__What you need to do__
Reproduce the passage of the rheumatoid arthritis study text below word for word, beginning at the words "RESULTS: Seventy percent" and stopping after the words "Questionnaire; hand surgery.".

__Text shown__
'''

DESIGN: Prospective cohort.

SUBJECTS: A total of 142 subjects with rheumatoid arthritis.

METHODS: Patients who elected to have or not have arthroplasty were linked with the ICF Core Sets. Study variables were assigned into one of the Core Set blocks that compose the ICF model. The blocks were then entered into multiple regression models to determine the contribution of each block in explaining the variation in hand outcome at enrollment, as well as the change in hand outcome after one year.

RESULTS: Seventy percent of the reported hand outcome at enrollment was explained by the ICF Core Set blocks. For change in hand outcome at one year, the ICF Core Set blocks measured at enrollment explained 18% of the variance.

CONCLUSION: The components of the ICF Core Set for rheumatoid arthritis explained much of the variation in hand functioning for patients with rheumatoid arthritis, but were not predictive of the change in hand functioning after one year.

Key words: rheumatoid arthritis; ICF; silicone metacarpophalangeal joint arthroplasty; Michigan Hand Outcomes Questionnaire; hand surgery.

J Rehabil Med 2011; 00: 00–00

Correspondence address: Kevin C. Chung, Section of Plastic Surgery, The University of Michigan Health System, 1500 E. Medical Center Drive, 2130 Taubman Center, SPC 5340, Ann Arbor, MI 48109-5340, USA. E-mail:


The World Health Organization (WHO) instituted a robust program to classify functioning and health with the introduction of the International Classification of Functioning, Disability and Health (ICF) in 2001 (1). In the past, the field of rehabilitation classified a patient’s functioning and disability based mainly on the medical factors associated with a diagnosis. The ICF framework of classifying function and disability is multi-dimensional and based on a “biopsychosocial model” that takes into account contextual factors that affect functioning, such as personal and environmental factors. Rather than focusing on a single part of the body, the ICF looks at the whole person and how that person functions in society. The ICF (Fig. 1) incorporates 5 major components and includes: Body structure, Body function, Personal factors, Environmental factors, and Activity/Participation. Each component is composed of categories and subcategories. For example, the body structure component includes upper extremity structure and lower extremity structure categories.

'''

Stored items
'''

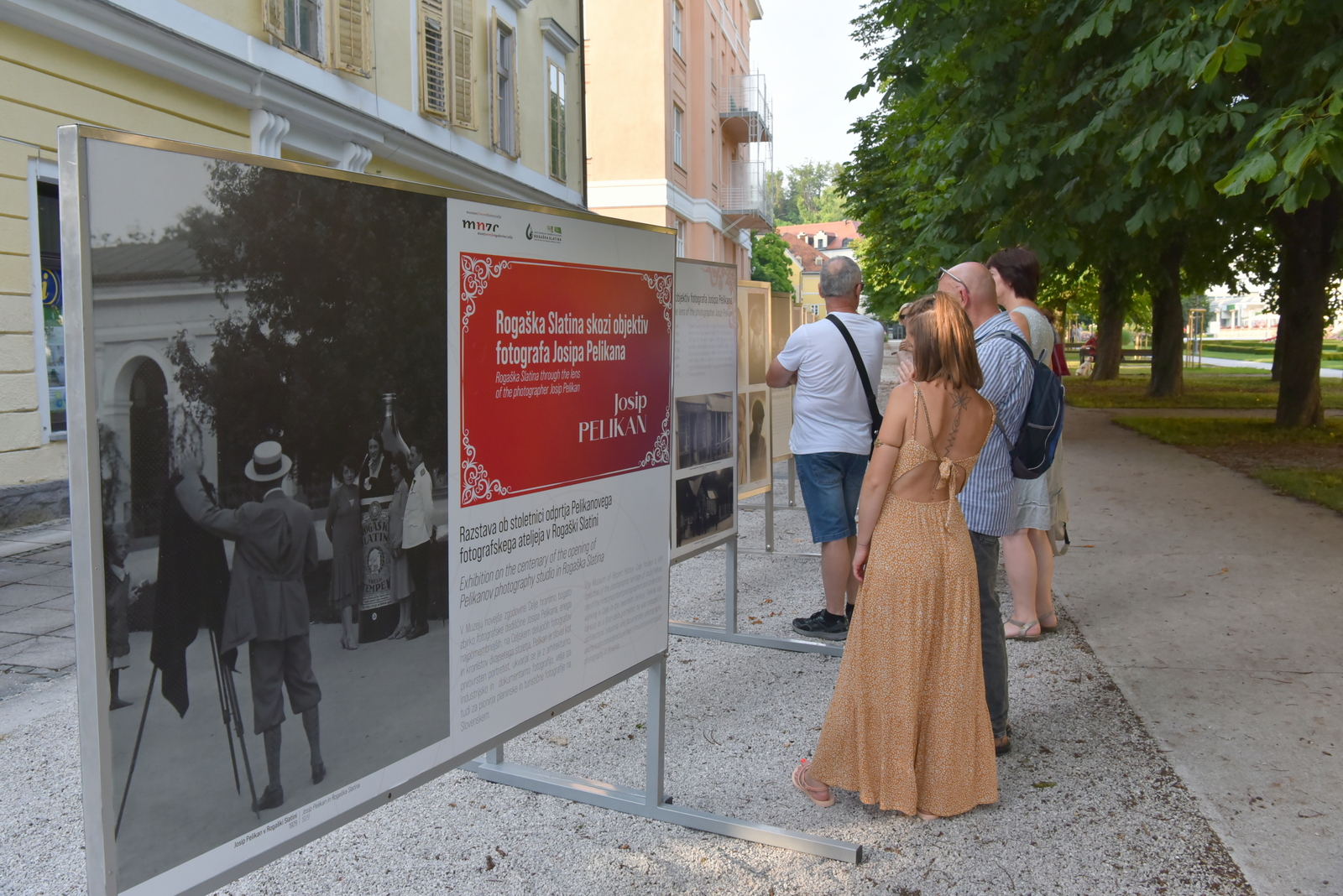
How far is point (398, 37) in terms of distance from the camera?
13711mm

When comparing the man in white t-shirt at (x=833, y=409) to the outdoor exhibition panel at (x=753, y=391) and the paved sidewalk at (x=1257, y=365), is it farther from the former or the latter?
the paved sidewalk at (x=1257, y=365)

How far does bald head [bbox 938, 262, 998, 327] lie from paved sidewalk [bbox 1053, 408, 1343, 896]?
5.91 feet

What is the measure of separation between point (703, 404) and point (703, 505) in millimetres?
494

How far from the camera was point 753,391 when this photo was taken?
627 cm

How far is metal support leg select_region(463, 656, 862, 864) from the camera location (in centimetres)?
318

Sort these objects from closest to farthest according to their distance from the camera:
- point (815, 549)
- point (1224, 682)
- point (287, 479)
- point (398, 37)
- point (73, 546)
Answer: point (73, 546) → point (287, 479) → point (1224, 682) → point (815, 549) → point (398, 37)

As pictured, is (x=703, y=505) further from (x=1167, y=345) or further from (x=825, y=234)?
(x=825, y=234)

'''
'''

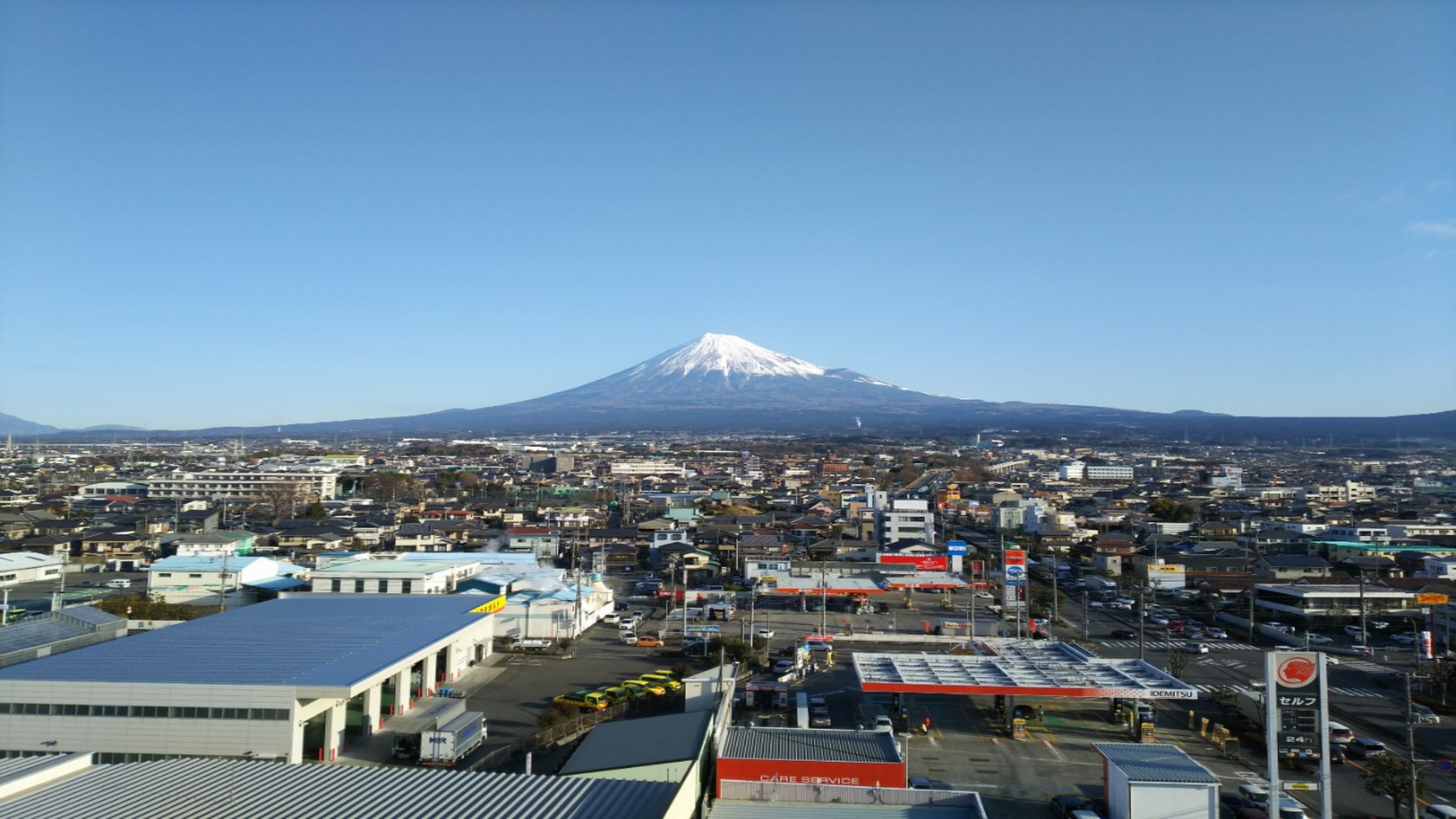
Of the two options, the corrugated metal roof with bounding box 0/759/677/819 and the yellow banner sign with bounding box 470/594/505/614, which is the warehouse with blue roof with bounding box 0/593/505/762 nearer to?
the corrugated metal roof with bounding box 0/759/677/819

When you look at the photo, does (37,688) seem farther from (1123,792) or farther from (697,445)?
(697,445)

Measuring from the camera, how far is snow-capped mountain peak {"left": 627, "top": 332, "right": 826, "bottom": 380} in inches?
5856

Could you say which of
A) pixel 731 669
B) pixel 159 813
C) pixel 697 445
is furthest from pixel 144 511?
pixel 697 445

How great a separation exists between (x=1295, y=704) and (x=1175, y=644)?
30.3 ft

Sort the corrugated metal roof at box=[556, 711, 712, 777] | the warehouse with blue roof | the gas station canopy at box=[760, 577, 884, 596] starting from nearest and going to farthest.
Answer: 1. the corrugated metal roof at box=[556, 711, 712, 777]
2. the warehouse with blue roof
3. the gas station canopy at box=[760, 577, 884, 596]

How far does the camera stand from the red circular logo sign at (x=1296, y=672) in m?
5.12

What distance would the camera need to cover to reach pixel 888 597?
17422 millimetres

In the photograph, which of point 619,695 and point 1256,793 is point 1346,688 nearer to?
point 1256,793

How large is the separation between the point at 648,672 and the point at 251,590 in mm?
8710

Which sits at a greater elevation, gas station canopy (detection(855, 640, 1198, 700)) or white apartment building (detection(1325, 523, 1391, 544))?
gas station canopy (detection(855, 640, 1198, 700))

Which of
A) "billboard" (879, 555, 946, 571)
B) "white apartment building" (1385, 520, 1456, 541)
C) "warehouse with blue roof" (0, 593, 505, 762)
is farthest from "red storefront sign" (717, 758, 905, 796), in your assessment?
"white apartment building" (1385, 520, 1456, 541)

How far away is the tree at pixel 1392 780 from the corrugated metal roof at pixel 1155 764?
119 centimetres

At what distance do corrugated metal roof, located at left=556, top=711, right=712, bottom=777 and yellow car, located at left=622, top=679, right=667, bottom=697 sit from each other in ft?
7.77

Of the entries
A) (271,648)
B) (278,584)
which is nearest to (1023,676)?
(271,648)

'''

__Expected answer__
RESULTS: Seventy percent of the reported hand outcome at enrollment was explained by the ICF Core Set blocks. For change in hand outcome at one year, the ICF Core Set blocks measured at enrollment explained 18% of the variance.

CONCLUSION: The components of the ICF Core Set for rheumatoid arthritis explained much of the variation in hand functioning for patients with rheumatoid arthritis, but were not predictive of the change in hand functioning after one year.

Key words: rheumatoid arthritis; ICF; silicone metacarpophalangeal joint arthroplasty; Michigan Hand Outcomes Questionnaire; hand surgery.